*** MATERIALS PROVIDED ***

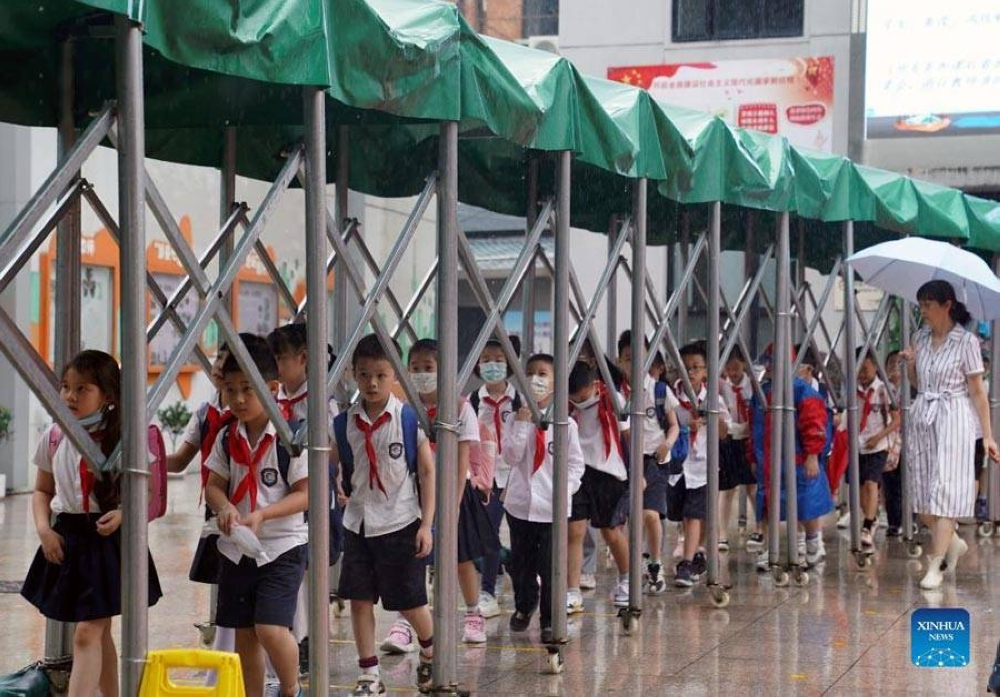 Students line up under the shelter of a removable awning after class at a primary school in Huangpu District, east China's Shanghai, Sept. 13, 2021. XINHUA PHOTO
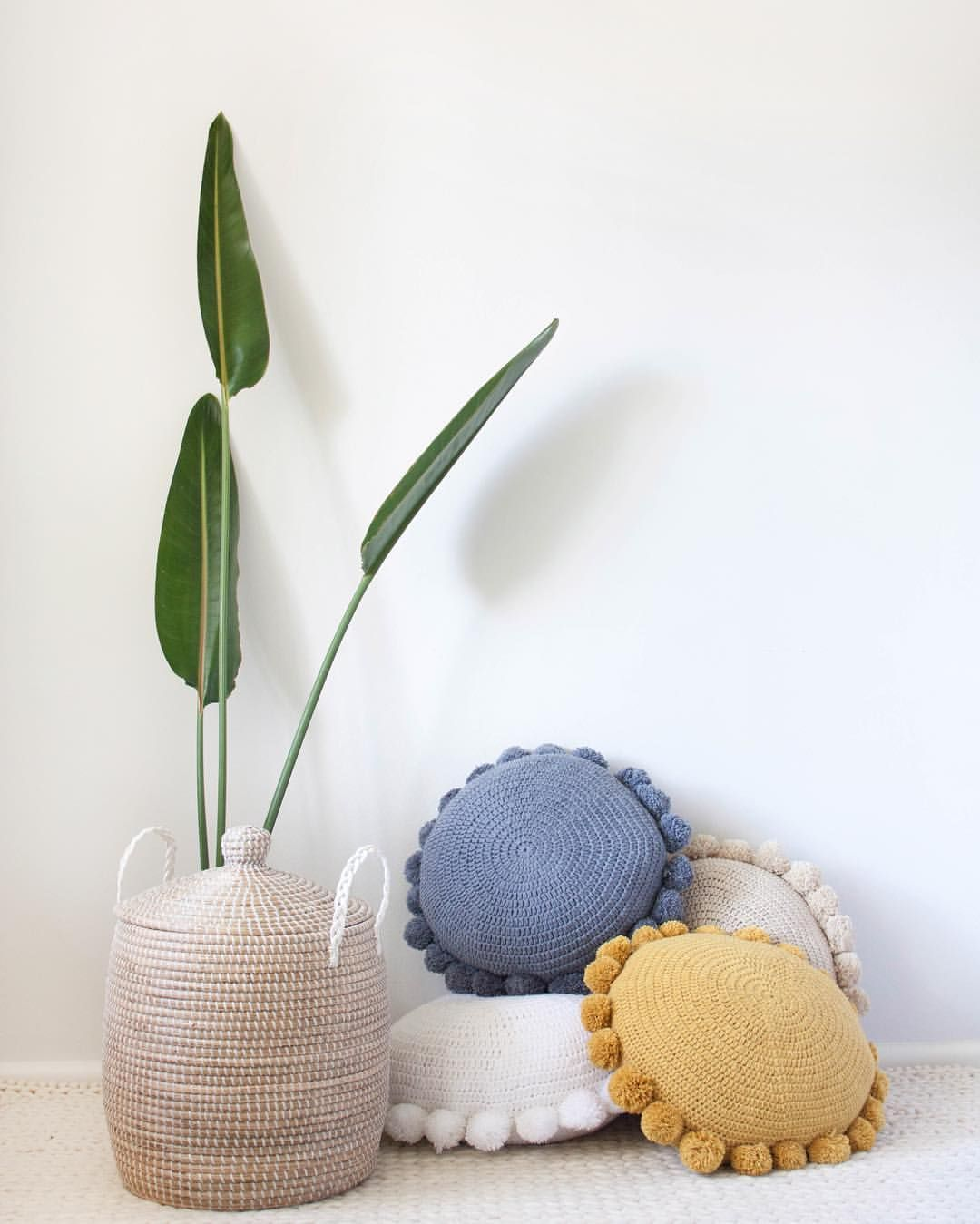 perfect round cushion with pom poms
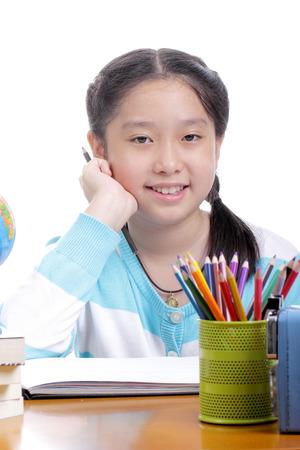 Student girl doing homework in school photo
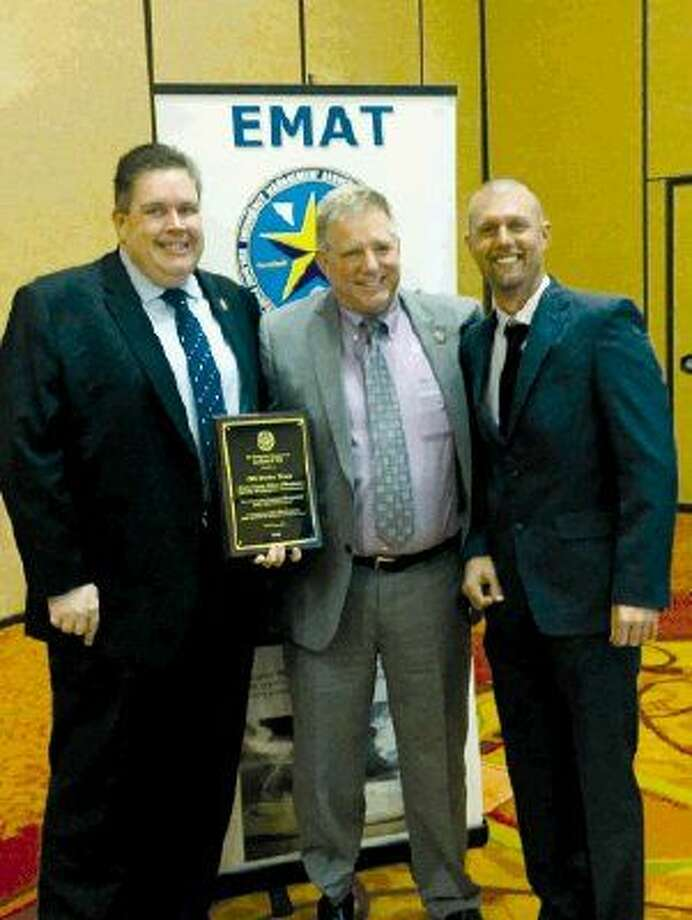 Harris County Office of Homeland Security & Emergency Management received Outstanding Emergency Management Public Information Award from EMAT Feb. 9. Pictured from left to right are Brian Murray, HCOHSEM; Mark Sloan, Harris County Emergency Management coordinatorand Jeb Lacey, EMAT president.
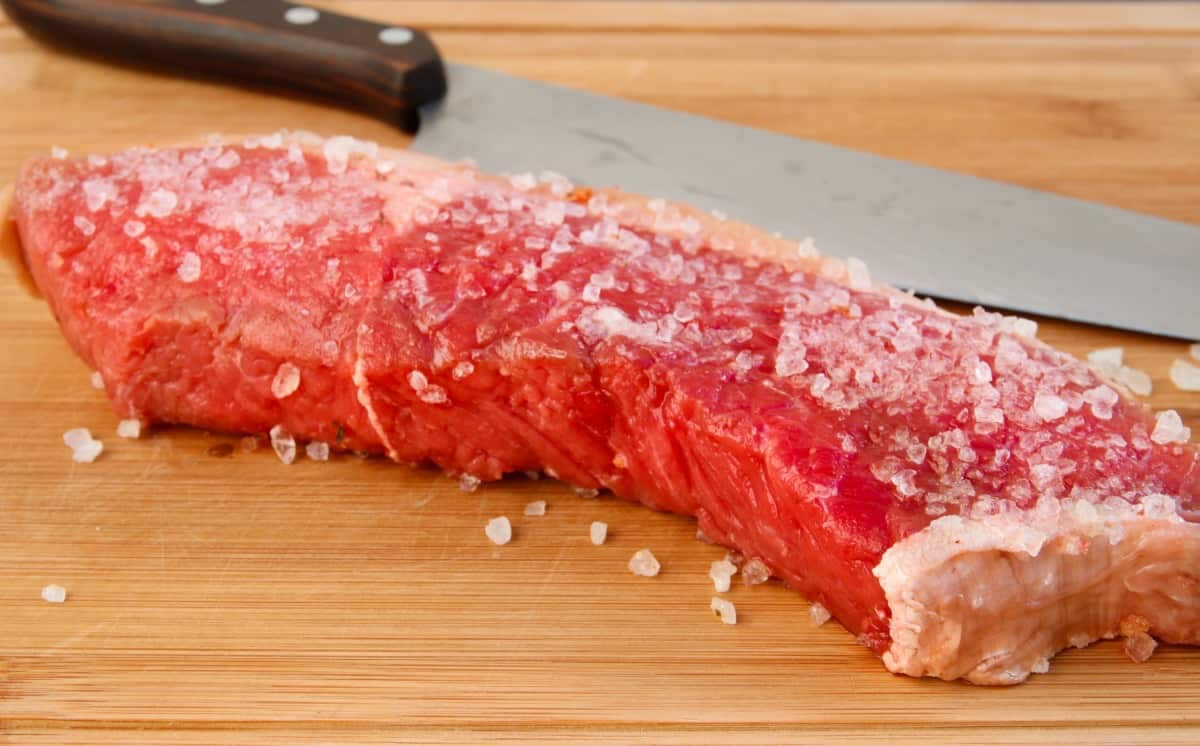 A beef steak coated liberally with coarse salt to dry brine it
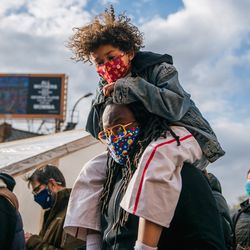 A child sits on his father's shoulders at a gathering at the intersection of 38th Street and Chicago Avenue following the verdict in the Derek Chauvin trial on April 20, 2021 in Minneapolis, Minnesota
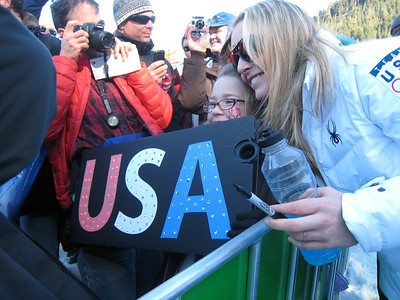 Lindsey Vonn with a fan holding a USA sign that lights up (Doug Haney/U.S. Ski Team)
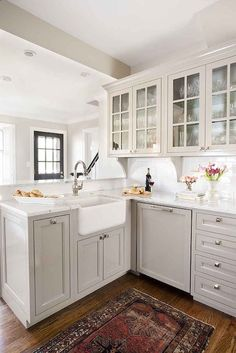 TerraCotta Properties: Gorgeous L shaped kitchen features gray shaker cabinets paired with marble countertops ...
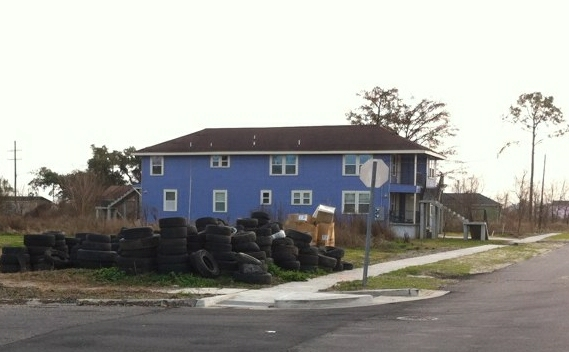 Jon Johnson's property on Deslonde Street in the Lower 9th Ward has been repaired, though a pile of tires mars the property next door.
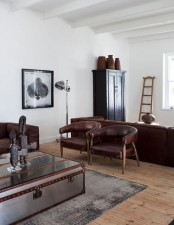 a masculine living space with an industrial feel, brown leather furniture, a wooden cabinet, a metal lamp and a metal chest coffee table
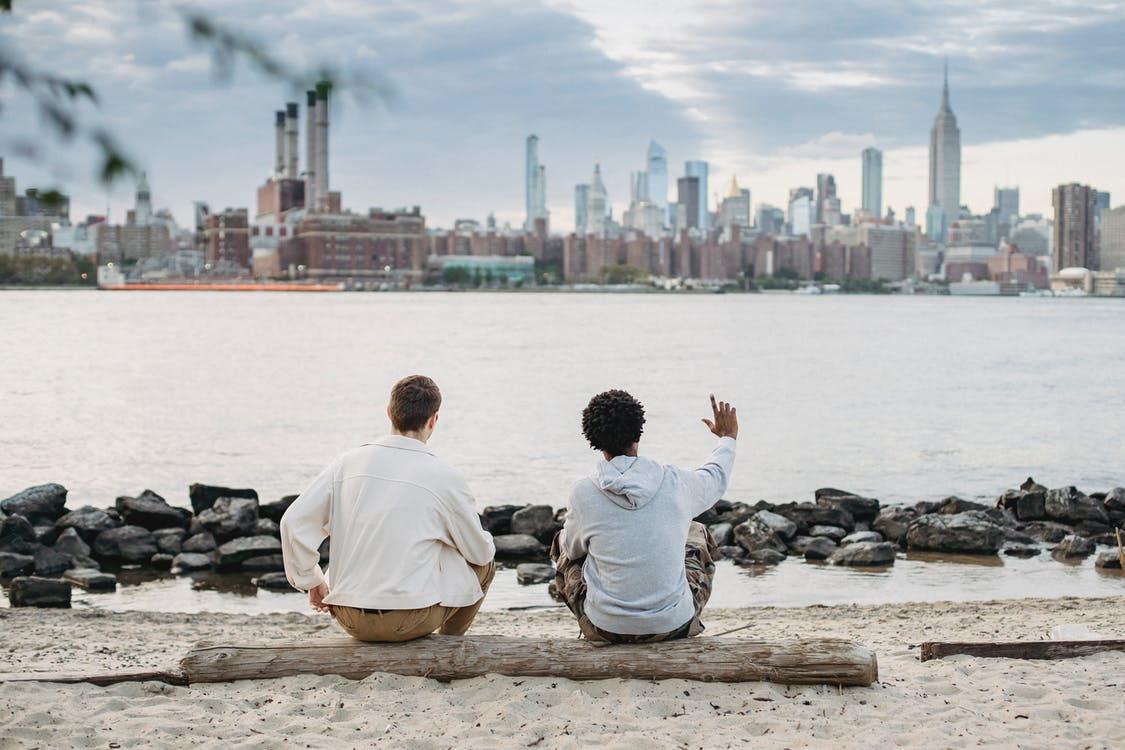 Back view of crop anonymous multiracial friends sitting together on wooden trunk on bank of river and looking at urban landscape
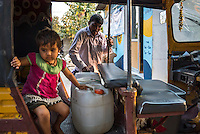 A child plays in her father's rickshaw while waiting for him to buy water at the iJal water station in Gorikathapalli, a remote village in Warangal, Telangana, India, on 22nd March 2015. Safe Water Network works with local communities that live beyond the water pipeline to establish sustainable and reliable water treatment stations within their villages to provide potable and safe water to the communities at a nominal cost. Photo by Suzanne Lee/Panos Pictures for Safe Water Network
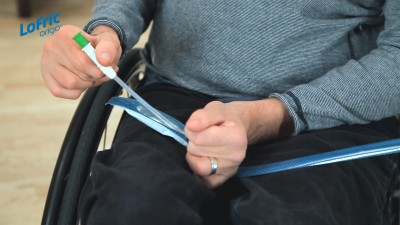 Wellspect Lofric Photo of man in wheelchair opening Origo catheter packaging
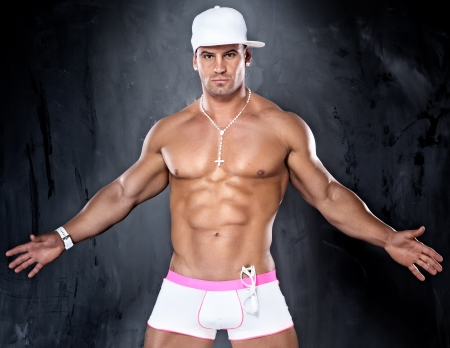 Photo of muscular young handsome man posing in panties, looking at camera. photo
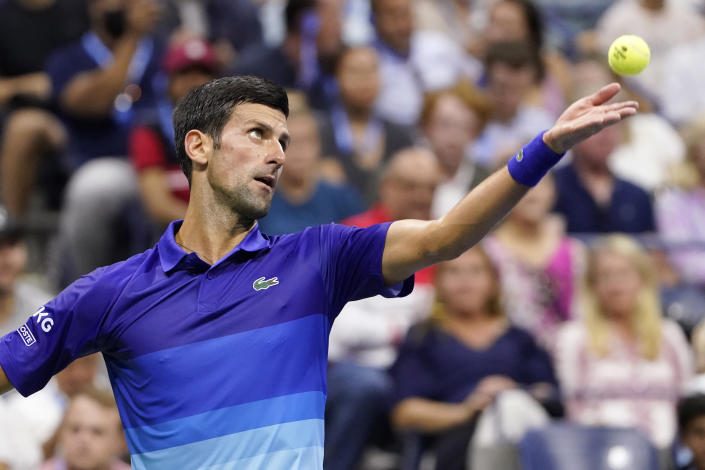 Novak Djokovic, of Serbia, serves against Jenson Brooksby, of the United States, during the fourth round of the U.S. Open tennis championships, Monday, Sept. 6, 2021, in New York. (AP Photo/John Minchillo)
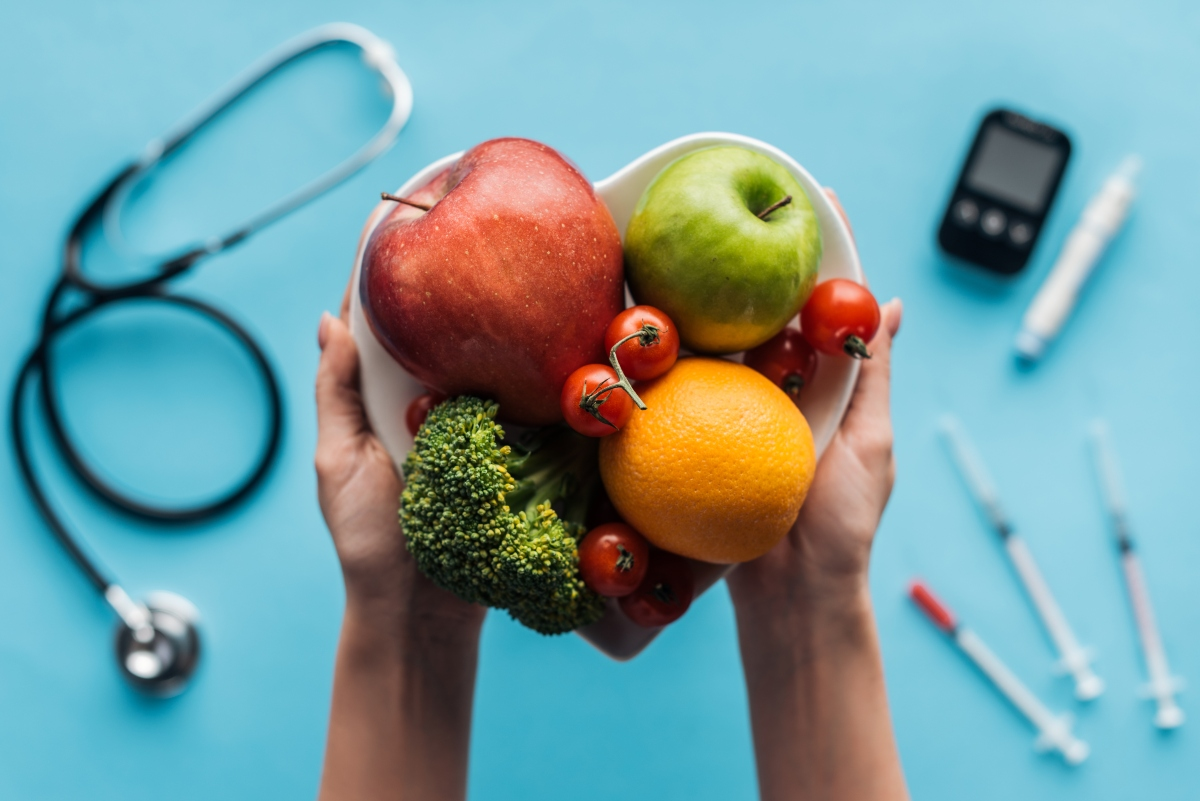Hand holding heart-shaped bowl of fruits and veggies with blood sugar meter, stethoscope and syringes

*** End of MATERIALS PROVIDED ***

[TO DO]: Reproduce the data exactly as it appears above. Pictures are to be left out.

[ANSWER AREA]:
 Students line up under the shelter of a removable awning after class at a primary school in Huangpu District, east China's Shanghai, Sept. 13, 2021. XINHUA PHOTO
 perfect round cushion with pom poms
 Student girl doing homework in school photo
 Harris County Office of Homeland Security & Emergency Management received Outstanding Emergency Management Public Information Award from EMAT Feb. 9. Pictured from left to right are Brian Murray, HCOHSEM; Mark Sloan, Harris County Emergency Management coordinatorand Jeb Lacey, EMAT president.
 A beef steak coated liberally with coarse salt to dry brine it
 A child sits on his father's shoulders at a gathering at the intersection of 38th Street and Chicago Avenue following the verdict in the Derek Chauvin trial on April 20, 2021 in Minneapolis, Minnesota
 Lindsey Vonn with a fan holding a USA sign that lights up (Doug Haney/U.S. Ski Team)
 TerraCotta Properties: Gorgeous L shaped kitchen features gray shaker cabinets paired with marble countertops ...
 Jon Johnson's property on Deslonde Street in the Lower 9th Ward has been repaired, though a pile of tires mars the property next door.
 a masculine living space with an industrial feel, brown leather furniture, a wooden cabinet, a metal lamp and a metal chest coffee table
 Back view of crop anonymous multiracial friends sitting together on wooden trunk on bank of river and looking at urban landscape
 A child plays in her father's rickshaw while waiting for him to buy water at the iJal water station in Gorikathapalli, a remote village in Warangal, Telangana, India, on 22nd March 2015. Safe Water Network works with local communities that live beyond the water pipeline to establish sustainable and reliable water treatment stations within their villages to provide potable and safe water to the communities at a nominal cost. Photo by Suzanne Lee/Panos Pictures for Safe Water Network
 Wellspect Lofric Photo of man in wheelchair opening Origo catheter packaging
 Photo of muscular young handsome man posing in panties, looking at camera. photo
 Novak Djokovic, of Serbia, serves against Jenson Brooksby, of the United States, during the fourth round of the U.S. Open tennis championships, Monday, Sept. 6, 2021, in New York. (AP Photo/John Minchillo)
Hand holding heart-shaped bowl of fruits and veggies with blood sugar meter, stethoscope and syringes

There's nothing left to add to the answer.